• [Request]: Translate this sentence from the raid5 log superblock thread into French: "Should r5l_quiesce call md_update_sb directly to guarantee superblock update?"

• [Extract provided]:

^^^^^^^^

* Superblock of raid5 log can't be updated when array stoped
@ 2016-10-15 2:19 liuzhengyuan
2016-10-18 0:28 ` Shaohua Li
0 siblings, 1 reply; 4+ messages in thread
From: liuzhengyuan @ 2016-10-15 2:19 UTC (permalink / raw)
To: shli; +Cc: Song Liu, linux-raid
Hi, Shaohua.
when we stop raid5 array with "mdadm -S" or reboot the system, md module will
call raid5_quiesce and r5l_quiesce to do some clean work. Some code of r5l_quiesce
was pasted bellow.
/* make sure r5l_write_super_and_discard_space exits */
mddev = log->rdev->mddev;
wake_up(&mddev->sb_wait);
r5l_wake_reclaim(log, -1L);
md_unregister_thread(&log->reclaim_thread);
r5l_do_reclaim(log);
+ md_update_sb(mddev, 1);
It will reclaim all used space of log and call r5l_write_super to reset rdev->journal_tail
to log->next_checkpoint . However, new rdev->journal_tail would not be written to
journal device for persistent because journal device may not support discard operation
or due to mddev_trylock fail (this trylock should always get failed since raid5_quiesce
was called with reconfig_mutex hold, isn't it?). As a result, it will take a long time to
recovery the log when the arrary was restarted. Should r5l_quiesce call md_update_sb
directly to guarantee superblock update?
^ permalink raw reply [flat|nested] 4+ messages in thread
* Re: Superblock of raid5 log can't be updated when array stoped
2016-10-15 2:19 Superblock of raid5 log can't be updated when array stoped liuzhengyuan
@ 2016-10-18 0:28 ` Shaohua Li
2016-10-18 5:51 ` Zhengyuan Liu
0 siblings, 1 reply; 4+ messages in thread
From: Shaohua Li @ 2016-10-18 0:28 UTC (permalink / raw)
To: liuzhengyuan; +Cc: shli, Song Liu, linux-raid
On Sat, Oct 15, 2016 at 10:19:36AM +0800, liuzhengyuan wrote:
> Hi, Shaohua.
>
> when we stop raid5 array with "mdadm -S" or reboot the system, md module will
> call raid5_quiesce and r5l_quiesce to do some clean work. Some code of r5l_quiesce
> was pasted bellow.
>
> /* make sure r5l_write_super_and_discard_space exits */
> mddev = log->rdev->mddev;
> wake_up(&mddev->sb_wait);
> r5l_wake_reclaim(log, -1L);
> md_unregister_thread(&log->reclaim_thread);
> r5l_do_reclaim(log);
> + md_update_sb(mddev, 1);
>
> It will reclaim all used space of log and call r5l_write_super to reset rdev->journal_tail
> to log->next_checkpoint . However, new rdev->journal_tail would not be written to
> journal device for persistent because journal device may not support discard operation
> or due to mddev_trylock fail (this trylock should always get failed since raid5_quiesce
> was called with reconfig_mutex hold, isn't it?). As a result, it will take a long time to
> recovery the log when the arrary was restarted. Should r5l_quiesce call md_update_sb
> directly to guarantee superblock update?

^^^^^^^^

• [Stored data]:
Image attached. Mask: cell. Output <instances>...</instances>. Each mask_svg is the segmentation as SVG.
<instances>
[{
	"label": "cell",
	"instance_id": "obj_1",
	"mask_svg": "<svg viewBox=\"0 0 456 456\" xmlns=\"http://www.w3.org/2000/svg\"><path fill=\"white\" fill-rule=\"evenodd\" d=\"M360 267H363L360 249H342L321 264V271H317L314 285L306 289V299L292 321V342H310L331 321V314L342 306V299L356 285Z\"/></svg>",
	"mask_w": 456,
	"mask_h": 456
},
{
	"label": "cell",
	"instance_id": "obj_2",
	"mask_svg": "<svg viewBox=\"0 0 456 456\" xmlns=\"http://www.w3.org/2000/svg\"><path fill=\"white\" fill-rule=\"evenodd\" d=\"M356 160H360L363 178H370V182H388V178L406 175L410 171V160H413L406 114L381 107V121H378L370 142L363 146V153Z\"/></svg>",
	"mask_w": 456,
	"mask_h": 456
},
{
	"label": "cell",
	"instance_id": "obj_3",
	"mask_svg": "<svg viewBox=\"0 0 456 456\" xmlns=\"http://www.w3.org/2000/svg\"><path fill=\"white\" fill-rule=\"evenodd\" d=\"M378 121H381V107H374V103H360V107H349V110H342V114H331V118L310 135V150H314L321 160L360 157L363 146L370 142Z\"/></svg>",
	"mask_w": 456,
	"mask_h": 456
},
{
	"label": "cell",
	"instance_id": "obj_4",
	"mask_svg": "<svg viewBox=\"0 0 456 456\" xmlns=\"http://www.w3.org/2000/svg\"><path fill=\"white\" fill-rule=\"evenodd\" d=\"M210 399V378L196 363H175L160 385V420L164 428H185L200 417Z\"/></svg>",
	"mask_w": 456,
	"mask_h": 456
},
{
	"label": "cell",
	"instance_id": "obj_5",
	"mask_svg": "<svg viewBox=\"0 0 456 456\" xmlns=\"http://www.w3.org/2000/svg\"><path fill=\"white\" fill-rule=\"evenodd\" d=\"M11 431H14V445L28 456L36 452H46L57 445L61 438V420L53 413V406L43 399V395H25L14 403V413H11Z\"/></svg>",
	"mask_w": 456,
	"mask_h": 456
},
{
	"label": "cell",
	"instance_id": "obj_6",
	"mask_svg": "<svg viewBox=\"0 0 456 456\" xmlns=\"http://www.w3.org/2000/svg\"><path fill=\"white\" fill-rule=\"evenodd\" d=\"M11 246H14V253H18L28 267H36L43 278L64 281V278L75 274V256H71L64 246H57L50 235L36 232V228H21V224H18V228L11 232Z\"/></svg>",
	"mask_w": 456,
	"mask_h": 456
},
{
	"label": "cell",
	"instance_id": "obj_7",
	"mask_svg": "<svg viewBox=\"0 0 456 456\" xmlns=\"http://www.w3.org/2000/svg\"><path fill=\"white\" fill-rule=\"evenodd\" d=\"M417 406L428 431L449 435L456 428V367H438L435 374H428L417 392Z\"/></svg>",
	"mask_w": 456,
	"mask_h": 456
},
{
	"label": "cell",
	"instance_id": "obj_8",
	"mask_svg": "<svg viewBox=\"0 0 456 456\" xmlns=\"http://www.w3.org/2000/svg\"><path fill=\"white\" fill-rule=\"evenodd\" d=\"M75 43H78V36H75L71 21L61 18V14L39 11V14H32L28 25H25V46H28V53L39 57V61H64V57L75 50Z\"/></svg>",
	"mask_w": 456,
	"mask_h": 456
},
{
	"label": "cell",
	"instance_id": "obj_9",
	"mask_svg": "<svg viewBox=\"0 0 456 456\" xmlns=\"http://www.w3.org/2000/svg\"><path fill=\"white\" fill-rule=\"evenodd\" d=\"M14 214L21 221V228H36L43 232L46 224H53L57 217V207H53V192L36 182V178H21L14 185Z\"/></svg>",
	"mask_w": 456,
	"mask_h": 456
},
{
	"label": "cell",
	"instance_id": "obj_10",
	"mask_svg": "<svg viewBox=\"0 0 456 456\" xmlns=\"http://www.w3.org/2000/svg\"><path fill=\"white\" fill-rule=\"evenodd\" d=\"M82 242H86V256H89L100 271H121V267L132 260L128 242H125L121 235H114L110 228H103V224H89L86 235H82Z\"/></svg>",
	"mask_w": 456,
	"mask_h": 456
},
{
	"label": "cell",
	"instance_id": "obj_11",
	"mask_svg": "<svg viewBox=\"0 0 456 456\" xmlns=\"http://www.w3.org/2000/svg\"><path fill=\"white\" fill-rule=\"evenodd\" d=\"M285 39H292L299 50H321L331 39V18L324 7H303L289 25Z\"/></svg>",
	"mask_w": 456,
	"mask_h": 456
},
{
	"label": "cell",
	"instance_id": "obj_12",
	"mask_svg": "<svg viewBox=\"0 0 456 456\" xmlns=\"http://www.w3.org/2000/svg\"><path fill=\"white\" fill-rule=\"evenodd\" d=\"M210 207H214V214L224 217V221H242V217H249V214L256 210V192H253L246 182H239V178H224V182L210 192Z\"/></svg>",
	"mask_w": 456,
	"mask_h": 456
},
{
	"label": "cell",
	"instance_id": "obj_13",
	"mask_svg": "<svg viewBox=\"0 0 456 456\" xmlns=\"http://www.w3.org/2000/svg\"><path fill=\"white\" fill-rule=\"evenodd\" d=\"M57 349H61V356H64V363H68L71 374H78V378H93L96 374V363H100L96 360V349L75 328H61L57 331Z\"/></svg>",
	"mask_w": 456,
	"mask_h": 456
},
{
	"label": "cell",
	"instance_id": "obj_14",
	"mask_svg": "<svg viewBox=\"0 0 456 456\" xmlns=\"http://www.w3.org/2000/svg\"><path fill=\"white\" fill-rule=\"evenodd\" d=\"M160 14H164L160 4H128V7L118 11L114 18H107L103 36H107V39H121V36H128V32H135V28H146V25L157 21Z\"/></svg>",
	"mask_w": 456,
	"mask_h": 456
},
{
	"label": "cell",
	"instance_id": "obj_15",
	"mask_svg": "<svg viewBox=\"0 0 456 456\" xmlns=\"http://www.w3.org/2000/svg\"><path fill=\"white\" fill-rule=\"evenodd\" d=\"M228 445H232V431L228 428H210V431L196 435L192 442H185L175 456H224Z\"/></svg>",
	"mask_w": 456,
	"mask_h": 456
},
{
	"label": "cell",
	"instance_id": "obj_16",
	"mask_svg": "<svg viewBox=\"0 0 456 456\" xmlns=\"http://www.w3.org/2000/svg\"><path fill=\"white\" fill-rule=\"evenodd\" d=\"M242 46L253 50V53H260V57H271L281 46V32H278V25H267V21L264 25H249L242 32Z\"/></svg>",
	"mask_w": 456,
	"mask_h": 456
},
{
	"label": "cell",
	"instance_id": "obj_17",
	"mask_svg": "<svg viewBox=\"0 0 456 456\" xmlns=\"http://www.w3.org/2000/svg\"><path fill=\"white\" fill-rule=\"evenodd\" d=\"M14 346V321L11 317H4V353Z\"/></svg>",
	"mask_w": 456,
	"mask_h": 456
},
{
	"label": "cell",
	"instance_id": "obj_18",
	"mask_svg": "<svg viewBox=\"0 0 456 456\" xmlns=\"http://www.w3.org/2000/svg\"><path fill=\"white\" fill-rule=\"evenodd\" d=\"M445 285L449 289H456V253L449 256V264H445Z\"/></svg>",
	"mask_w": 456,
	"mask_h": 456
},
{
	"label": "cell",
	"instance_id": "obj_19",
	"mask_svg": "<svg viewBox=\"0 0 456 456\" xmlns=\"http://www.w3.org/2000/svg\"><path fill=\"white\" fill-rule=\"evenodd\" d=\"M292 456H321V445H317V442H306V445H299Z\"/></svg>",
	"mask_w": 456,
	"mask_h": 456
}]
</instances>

^^^^^^^^

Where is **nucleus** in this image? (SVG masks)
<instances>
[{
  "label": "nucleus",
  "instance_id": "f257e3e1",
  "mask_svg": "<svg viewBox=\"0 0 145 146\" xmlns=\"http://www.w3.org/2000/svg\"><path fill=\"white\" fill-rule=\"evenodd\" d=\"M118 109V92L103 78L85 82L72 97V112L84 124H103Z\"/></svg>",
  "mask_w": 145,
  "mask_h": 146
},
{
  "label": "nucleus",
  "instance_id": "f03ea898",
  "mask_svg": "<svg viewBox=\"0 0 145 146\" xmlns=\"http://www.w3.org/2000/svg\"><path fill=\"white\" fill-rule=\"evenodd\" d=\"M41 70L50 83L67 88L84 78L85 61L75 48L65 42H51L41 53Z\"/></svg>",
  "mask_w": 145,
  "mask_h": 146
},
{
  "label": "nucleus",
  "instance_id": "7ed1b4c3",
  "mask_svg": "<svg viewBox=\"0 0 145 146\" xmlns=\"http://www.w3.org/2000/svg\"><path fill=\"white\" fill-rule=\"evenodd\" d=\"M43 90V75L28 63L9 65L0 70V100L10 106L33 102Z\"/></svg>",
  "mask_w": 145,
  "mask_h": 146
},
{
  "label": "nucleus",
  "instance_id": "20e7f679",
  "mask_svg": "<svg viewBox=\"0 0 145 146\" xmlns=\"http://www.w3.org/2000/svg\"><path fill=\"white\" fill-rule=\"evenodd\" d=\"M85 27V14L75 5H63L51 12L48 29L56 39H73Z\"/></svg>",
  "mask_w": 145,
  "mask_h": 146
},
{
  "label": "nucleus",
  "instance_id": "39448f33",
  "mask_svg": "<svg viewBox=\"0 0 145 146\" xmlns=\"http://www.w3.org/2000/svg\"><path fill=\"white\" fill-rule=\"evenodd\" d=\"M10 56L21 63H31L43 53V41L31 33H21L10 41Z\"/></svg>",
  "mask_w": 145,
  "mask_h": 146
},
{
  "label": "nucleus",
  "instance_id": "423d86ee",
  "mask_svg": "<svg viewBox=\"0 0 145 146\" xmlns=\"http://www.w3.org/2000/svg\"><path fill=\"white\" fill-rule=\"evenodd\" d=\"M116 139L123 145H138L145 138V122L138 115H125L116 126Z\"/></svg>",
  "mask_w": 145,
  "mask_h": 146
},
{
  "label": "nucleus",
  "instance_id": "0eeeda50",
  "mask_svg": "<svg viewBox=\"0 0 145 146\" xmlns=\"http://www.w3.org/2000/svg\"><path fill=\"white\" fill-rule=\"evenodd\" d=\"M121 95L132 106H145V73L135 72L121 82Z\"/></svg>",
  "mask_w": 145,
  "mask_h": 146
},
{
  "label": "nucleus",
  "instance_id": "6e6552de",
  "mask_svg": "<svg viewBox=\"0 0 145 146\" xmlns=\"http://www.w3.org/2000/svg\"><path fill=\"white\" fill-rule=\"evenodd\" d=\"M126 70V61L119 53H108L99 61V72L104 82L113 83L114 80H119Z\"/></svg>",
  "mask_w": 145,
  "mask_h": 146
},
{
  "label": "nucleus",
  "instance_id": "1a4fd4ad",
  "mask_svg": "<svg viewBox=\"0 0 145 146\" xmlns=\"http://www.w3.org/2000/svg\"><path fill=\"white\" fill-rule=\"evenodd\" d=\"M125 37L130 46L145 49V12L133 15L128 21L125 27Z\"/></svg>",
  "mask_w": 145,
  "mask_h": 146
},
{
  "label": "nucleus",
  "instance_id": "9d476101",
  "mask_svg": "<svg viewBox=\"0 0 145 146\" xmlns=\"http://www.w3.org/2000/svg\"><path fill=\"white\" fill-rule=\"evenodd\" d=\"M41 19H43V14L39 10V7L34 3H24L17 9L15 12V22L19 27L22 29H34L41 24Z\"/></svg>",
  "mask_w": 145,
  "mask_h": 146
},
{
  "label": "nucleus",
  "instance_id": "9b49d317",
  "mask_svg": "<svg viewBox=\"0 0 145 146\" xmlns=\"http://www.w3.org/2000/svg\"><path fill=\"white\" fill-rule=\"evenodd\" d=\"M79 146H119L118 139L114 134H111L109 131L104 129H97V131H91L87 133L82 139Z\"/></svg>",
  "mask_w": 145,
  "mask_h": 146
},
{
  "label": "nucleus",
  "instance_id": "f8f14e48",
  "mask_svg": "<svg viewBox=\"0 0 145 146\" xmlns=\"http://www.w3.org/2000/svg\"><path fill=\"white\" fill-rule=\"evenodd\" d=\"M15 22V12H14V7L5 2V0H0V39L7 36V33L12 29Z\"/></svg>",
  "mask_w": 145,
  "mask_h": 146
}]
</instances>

^^^^^^^^

• [Final result]: r5l_quiesce devrait-il appeler md_update_sb directement pour garantir la mise à jour du superbloc ?